「よくあんたみたい子が男なんてできるよねぇ。…やることやってんの?…気色悪い…」

戸野の声をかき消すほどの声。

なんなの?この女…



「…すいません…戸野さんとは、そういう関係じゃないんですけど、本当にただの友達で。」

俺も否定した。

「で?…あたしがいないからって好き勝手やってんでしょ。
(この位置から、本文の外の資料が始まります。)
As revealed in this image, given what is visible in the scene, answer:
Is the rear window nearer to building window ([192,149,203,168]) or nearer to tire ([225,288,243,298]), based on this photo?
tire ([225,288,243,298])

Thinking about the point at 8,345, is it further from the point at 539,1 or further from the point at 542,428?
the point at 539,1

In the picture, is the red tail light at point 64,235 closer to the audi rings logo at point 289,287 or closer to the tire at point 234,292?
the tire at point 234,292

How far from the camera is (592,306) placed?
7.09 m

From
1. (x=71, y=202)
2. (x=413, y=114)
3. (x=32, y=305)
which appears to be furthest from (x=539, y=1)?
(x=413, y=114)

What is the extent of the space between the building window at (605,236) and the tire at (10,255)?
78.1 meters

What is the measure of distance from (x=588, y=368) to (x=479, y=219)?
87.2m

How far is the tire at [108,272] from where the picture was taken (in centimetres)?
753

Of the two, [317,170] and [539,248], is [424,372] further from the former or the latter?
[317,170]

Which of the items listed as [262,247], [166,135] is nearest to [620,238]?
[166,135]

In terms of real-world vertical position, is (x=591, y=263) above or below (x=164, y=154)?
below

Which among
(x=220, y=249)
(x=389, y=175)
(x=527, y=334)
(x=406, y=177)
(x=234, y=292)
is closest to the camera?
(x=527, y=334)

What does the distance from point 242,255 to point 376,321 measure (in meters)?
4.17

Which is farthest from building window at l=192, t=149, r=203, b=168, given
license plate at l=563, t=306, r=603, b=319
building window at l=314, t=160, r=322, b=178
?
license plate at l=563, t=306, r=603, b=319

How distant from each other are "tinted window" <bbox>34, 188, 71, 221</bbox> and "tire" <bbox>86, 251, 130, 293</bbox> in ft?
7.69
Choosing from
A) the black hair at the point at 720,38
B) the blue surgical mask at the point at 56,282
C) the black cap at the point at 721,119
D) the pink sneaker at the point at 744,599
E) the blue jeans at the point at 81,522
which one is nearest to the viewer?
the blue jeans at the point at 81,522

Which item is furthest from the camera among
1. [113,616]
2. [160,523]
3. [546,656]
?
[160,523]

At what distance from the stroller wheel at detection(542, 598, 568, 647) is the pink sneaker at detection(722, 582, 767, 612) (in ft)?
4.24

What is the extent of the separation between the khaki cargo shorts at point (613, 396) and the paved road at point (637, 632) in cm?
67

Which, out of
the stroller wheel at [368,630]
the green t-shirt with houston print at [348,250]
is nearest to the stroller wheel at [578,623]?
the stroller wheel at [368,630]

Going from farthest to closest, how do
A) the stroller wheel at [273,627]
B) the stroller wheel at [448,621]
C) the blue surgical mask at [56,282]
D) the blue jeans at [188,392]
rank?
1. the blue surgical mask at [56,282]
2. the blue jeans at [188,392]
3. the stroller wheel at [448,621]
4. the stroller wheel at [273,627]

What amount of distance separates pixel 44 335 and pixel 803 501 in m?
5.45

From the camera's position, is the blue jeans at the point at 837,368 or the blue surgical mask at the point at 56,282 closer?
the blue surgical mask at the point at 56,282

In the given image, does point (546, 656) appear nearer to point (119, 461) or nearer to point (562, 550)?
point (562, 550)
…あんたは、少しズルイとこあるから。」

俺の話をまったく聞いていない。
戸野はもう何も言わずに下を向いていた。
それを見てイラついたのか、女の顔は変わっていく。


「なんか言いなさいよ!いい!?…ここは、あんたの家じゃないの!あんたが住む家じゃないのよ!…勝手なことするなら追い出すよ!!…」

赤い顔して、戸野に怒鳴っている。

戸野は、今にも泣き出しそうなくらい目に涙を溜めていた。


なんとかこの状況を変えなきゃ。
そう思った。




「出るのはおまえだよ。」

女の後ろから、戸野の兄ちゃんがきた。

その言葉の目線の先は…女。

「とも…帰ったの。」

戸野の兄ちゃんは、冷蔵庫を開け、飲み物を出す。